Is the thirst for real-time data new? Not really. You may be surprised to learn that you’ve been working with real-time data since you were a teenager.

I actually learned to drive on a Ford Mustang convertible that went from 0-60 in 17 seconds.

You probably used the speedometer in your dashboard to understand how speed affected any actions you decided to take in your vehicle. You learned how you take curves, how you avoid getting a ticket. For those of us who learned to drive before Waze, how to arrive at our destination on time.

Likewise, knowing which stories are getting read, right now, means that you understand the momentum each has. Real-time dashboards help you internalize metrics so you know right away how a post is trending. And much like when I hit the top speed in my convertible (which was 85 mph), it’s exciting to see that dashboard climb higher and higher.

Where you need to go: Your map, TripAdvisor, Waze.

However, if you were planning a road trip instead of a joy ride, would the speedometer be the only information you looked at?

Building and maintaining revenue through content takes more than speed, it takes knowing where you want to go, a plan on how to get there, and an ability to measure whether you’re following that plan. (If you really want me to extend this metaphor: picking a place to go by researching on TripAdvisor, deciding when to leave using Google Maps ahead of time, and tracking your progress on Waze.)

In the same way, looking at what’s happening right now  doesn’t give you any deeper insight or information on if what you’re doing is actually having a bigger impact. Weekly reports showing changes in audience loyalty or engagement does this. Long-term analysis of reader habits does this. Comparing your site to the wider market on a regular basis does this.

Dan McKinley, an engineer at Stripe, formerly of Etsy wrote about the dangerous appeal of real-time analytics, he points out:

“Confusing how we do things with how we decide which things to do is a fatal mistake.”

Which is where my version came from: Confusing how content is doing with how we decide what to do with content can be a fatal mistake.

While you can use real-time data to super-power your reactions, it falls short when it comes to building and maintaining successful strategies. It also imposes the “breaking news” speed of work onto what should be something of a focused effort. As McKinley adds at the end of his post, “Analysis is difficult enough already, without attempting to do it at speed.”

You’ve reached your destination

In order of difficulty, picking the place you need to get to tends to be the hardest. And it takes a long time to see the results of actions. This is as true of my own company as it is of our clients.

As Sara Fischer wrote in “Media’s digital efforts pay off,” successes like the New York Times’ subscriber growth and Turner’s web-service monetization didn’t happen overnight, and they didn’t come without pain points.

“Companies that began publicly planning for the digital transformation of their business 6 years ago are beginning to see their efforts pay off.”
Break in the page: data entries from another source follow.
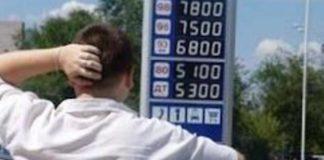 цены на бензин в России .повышение цен на бензин, удорожание топлива Россия, стоимость бензина в России, заморозка добычи нефти россия, Саудовская Аравия заморозка добычи, рекорд добычи нефти Россия, объем добычи нефти в России 2016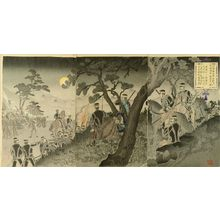 渡辺延一: A scene of Sino-Japan war, triptych, 1894 - 原書房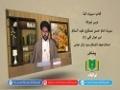 کتاب سیرت ائمہؑ [16] | سیرت امام حسن عسکریؑ اور عدل کلی (1) | Urdu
Is it any surprise that we often focus on the easiest aspects when we can instead? Going the right speed. Looking at a map. These things can be controlled. But they won’t get you where you need to be if you don’t know where you’re going.

The best companies have every person and system working in alignment towards a long-term objective. They have a strategy based on analysis but also inspiration. They do on-going analysis of whether or not they’re on track to reach their goals associated with that strategy. They map out day-to-day operations using real-time data to make decisions. With any of these pieces missing, success becomes harder and harder to achieve.

It’s the route I plan on taking with, and I hope to see our clients on road beside us.